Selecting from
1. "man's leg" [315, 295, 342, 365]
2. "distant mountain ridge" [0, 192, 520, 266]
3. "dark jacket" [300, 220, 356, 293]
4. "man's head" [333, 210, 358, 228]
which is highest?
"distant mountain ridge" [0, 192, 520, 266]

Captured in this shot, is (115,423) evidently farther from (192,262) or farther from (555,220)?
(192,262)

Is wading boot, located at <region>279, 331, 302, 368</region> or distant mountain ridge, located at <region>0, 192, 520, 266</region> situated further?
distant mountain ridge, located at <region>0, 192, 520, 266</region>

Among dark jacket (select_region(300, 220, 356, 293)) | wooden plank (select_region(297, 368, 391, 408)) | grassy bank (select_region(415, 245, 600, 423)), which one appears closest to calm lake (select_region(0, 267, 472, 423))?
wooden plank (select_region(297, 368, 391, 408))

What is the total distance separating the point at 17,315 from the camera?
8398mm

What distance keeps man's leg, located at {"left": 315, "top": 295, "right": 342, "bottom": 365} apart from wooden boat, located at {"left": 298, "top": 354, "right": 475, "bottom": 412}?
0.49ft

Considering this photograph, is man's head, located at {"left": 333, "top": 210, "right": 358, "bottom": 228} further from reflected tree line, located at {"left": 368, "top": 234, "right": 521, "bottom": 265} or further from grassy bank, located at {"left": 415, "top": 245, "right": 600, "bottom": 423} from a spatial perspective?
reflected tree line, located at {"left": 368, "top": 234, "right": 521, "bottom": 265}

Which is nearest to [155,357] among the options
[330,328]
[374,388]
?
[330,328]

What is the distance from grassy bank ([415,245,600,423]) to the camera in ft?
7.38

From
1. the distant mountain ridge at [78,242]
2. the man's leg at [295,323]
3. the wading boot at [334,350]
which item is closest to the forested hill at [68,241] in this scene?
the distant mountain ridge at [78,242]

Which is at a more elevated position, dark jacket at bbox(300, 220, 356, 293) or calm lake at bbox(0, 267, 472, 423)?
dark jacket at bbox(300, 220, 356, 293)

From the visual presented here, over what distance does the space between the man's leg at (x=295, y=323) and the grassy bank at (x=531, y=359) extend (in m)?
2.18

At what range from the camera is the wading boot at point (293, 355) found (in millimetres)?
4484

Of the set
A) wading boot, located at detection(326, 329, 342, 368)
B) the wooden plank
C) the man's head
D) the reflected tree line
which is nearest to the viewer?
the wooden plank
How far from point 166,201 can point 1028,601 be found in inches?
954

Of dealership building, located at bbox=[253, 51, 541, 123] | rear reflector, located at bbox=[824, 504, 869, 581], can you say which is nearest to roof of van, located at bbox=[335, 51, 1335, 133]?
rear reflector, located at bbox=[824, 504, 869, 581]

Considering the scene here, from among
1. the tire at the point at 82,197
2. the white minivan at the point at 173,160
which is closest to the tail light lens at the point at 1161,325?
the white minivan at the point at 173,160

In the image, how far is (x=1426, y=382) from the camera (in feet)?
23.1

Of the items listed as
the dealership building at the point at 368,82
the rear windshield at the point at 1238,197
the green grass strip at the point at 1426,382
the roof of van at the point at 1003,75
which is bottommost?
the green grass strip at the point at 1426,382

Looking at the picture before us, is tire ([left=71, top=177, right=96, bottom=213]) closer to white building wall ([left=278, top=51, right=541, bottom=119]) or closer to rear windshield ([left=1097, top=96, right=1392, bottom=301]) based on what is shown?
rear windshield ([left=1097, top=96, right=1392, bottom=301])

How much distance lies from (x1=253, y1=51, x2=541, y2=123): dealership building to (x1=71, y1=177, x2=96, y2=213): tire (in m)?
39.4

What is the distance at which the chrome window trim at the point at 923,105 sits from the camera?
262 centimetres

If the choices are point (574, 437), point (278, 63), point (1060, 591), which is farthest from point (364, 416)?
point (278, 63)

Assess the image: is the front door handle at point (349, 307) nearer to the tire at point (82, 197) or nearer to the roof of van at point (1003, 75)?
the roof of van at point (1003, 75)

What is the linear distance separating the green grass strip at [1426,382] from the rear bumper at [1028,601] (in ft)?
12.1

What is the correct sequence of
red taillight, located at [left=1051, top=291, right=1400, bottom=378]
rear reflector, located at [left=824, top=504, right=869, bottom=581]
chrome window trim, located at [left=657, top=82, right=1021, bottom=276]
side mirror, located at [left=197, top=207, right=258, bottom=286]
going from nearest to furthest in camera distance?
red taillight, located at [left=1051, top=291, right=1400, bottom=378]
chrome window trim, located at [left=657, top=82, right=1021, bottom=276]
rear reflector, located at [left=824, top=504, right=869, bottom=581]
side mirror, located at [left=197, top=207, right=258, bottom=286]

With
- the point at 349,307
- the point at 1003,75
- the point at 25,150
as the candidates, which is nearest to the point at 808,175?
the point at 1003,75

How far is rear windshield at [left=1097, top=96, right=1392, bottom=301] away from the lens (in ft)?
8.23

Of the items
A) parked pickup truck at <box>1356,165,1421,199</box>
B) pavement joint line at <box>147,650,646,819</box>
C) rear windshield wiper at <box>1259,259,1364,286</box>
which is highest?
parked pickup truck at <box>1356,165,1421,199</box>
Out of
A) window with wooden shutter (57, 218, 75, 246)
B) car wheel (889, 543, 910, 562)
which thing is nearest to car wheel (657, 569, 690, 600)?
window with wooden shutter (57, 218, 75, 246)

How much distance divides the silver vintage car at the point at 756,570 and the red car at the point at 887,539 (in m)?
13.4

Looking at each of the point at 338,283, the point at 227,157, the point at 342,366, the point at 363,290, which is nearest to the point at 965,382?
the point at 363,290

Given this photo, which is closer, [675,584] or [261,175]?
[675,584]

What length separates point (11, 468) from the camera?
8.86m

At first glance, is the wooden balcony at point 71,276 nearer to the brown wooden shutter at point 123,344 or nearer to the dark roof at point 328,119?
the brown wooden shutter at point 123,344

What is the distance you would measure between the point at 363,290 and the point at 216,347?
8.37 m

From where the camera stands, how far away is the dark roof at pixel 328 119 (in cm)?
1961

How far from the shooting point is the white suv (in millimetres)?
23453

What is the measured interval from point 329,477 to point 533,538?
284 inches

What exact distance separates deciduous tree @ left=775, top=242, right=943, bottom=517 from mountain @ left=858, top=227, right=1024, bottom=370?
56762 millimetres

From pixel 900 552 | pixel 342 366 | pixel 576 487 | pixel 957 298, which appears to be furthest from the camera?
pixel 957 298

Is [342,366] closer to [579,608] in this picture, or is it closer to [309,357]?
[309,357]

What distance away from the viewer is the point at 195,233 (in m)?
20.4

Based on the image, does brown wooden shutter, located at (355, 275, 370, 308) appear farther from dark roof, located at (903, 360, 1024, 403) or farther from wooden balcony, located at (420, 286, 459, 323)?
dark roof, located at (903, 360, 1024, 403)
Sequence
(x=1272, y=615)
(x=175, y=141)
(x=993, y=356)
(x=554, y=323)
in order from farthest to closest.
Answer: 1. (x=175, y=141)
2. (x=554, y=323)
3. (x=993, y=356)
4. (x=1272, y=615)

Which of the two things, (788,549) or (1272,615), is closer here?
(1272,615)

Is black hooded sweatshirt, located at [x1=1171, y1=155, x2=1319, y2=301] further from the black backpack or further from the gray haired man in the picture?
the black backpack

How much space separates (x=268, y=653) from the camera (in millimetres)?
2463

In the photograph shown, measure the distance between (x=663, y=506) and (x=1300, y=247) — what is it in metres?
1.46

■ **DIRECTIVE**
Extract every line from the one containing "What is the measured" to the end of the entries, including both of those lines, exactly as given and with nothing added.

■ **TASK OUTPUT**
What is the measured interval from point 329,477 to point 533,538?
284 inches

What exact distance separates deciduous tree @ left=775, top=242, right=943, bottom=517 from mountain @ left=858, top=227, right=1024, bottom=370?
56762 millimetres

From pixel 900 552 | pixel 342 366 | pixel 576 487 | pixel 957 298, which appears to be furthest from the camera?
pixel 957 298

Is [342,366] closer to [579,608] in this picture, or is it closer to [309,357]?
[309,357]

What distance away from the viewer is the point at 195,233 (in m)?
20.4

Based on the image, does brown wooden shutter, located at (355, 275, 370, 308) appear farther from dark roof, located at (903, 360, 1024, 403) or farther from wooden balcony, located at (420, 286, 459, 323)?
dark roof, located at (903, 360, 1024, 403)
Sequence
(x=1272, y=615)
(x=175, y=141)
(x=993, y=356)
(x=554, y=323)
in order from farthest to closest.
Answer: 1. (x=175, y=141)
2. (x=554, y=323)
3. (x=993, y=356)
4. (x=1272, y=615)

Which of the two things, (788,549) or (1272,615), is closer here?
(1272,615)

Is black hooded sweatshirt, located at [x1=1171, y1=155, x2=1319, y2=301] further from the black backpack or further from the gray haired man in the picture?
the black backpack

How much space separates (x=268, y=653) from the camera (in millimetres)?
2463

In the photograph shown, measure the distance between (x=663, y=506) and (x=1300, y=247) — what is it in metres?
1.46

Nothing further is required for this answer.